Delete Fibonacci-Valued Nodes from a Doubly Linked List
Problem: Given an integer N and the head & tail of a doubly linked list (DLL), delete all nodes whose value falls in the Fibonacci sequence bounded above by N.
Constraints: Fibonacci sequence here is 0, 1, 1, 2, 3, 5, 8, 13, 21, ... up to the largest term <= N.
Example: N=25 -> Fibonacci set = {0,1,2,3,5,8,13,21}. DLL: head -> 9 <-> 10 <-> 8 <-> 21 <-> 6 <- tail -> after removing 8 and 21: head -> 9 <-> 10 <-> 6 <- tail.

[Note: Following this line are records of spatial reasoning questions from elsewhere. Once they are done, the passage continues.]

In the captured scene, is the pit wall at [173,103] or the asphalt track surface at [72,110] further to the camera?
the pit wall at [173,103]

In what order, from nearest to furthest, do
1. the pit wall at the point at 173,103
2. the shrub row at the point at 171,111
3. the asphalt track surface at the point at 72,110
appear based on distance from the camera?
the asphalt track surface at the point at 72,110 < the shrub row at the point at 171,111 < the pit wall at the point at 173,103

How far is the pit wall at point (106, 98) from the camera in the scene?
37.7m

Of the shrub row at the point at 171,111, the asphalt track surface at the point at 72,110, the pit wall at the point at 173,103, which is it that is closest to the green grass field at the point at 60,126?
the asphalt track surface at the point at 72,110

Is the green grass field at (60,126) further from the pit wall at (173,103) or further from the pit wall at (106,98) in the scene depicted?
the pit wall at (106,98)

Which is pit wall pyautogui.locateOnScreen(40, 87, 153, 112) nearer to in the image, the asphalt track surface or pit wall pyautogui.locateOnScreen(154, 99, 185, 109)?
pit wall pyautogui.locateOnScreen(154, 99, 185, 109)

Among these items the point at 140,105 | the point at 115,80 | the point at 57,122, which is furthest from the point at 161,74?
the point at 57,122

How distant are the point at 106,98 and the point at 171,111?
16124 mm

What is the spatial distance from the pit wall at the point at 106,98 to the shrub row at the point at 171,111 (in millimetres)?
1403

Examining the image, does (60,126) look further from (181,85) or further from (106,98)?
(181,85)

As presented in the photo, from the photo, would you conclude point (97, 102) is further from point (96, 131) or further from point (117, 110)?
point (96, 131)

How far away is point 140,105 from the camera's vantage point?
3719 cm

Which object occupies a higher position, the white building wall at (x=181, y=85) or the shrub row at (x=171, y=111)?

Approach: (1) Generate the Fibonacci terms up to N (O(log N) terms) and store them in a hash set for O(1) membership checks. (2) Traverse the DLL once; for each node whose value is in the Fibonacci set, unlink it by updating its predecessor's next and successor's prev pointers (handling head/tail edge cases). O(n) time, O(log N) extra space for the Fibonacci set. The interviewer asked for 4-5 different solution approaches (discussing time/space tradeoffs) before letting the candidate pick one to code -- the candidate deliberately chose a less-optimal-but-more-readable approach, which the interviewer praised.